Final answer:
To find the linear inequality with a solution set below the line through points (0,3) and (2,1), calculate the slope as -1 and use it in the slope-intercept form y = mx + b. The inequality is y < -x + 3, making the correct answer (d).
Step-by-step explanation:
The task is to find a linear inequality with a solution set that represents shading the region below the line passing through the points (0, 3) and (2, 1). To find this inequality, we must first determine the equation of the line that passes through these points.
The slope of a line passing through two points (x1, y1) and (x2, y2) can be calculated using the formula m = (y2 - y1) / (x2 - x1). Using the given points (0, 3) and (2, 1), the slope can be calculated as m = (1 - 3) / (2 - 0) = -2 / 2 = -1. Now we know the slope of our line is -1.
A line equation in slope-intercept form is y = mx + b, where m is the slope and b is the y-intercept.
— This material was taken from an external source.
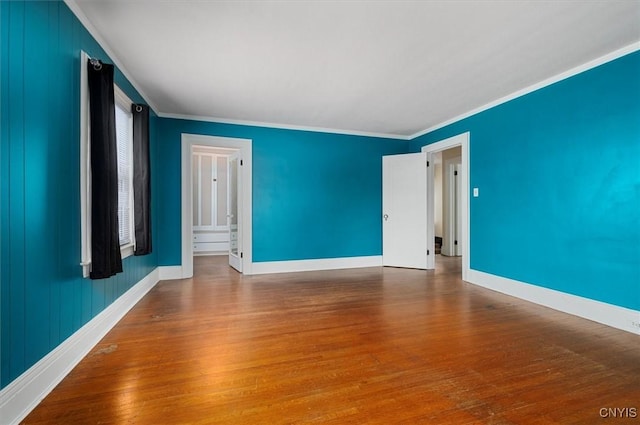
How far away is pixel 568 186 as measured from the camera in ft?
10.0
Since the line passes through (0, 3), our y-intercept is 3. Thus, the line equation is y = -1x + 3, or simply y = -x + 3.
The inequality that represents shading below this line would be y < -x + 3. Therefore, the correct option is (d) y < -x + 3. This linear inequality indicates that the solution set includes all the points below the line.
As an MCQ answer in the final answer, the correct choice is (d) y < -x + 3.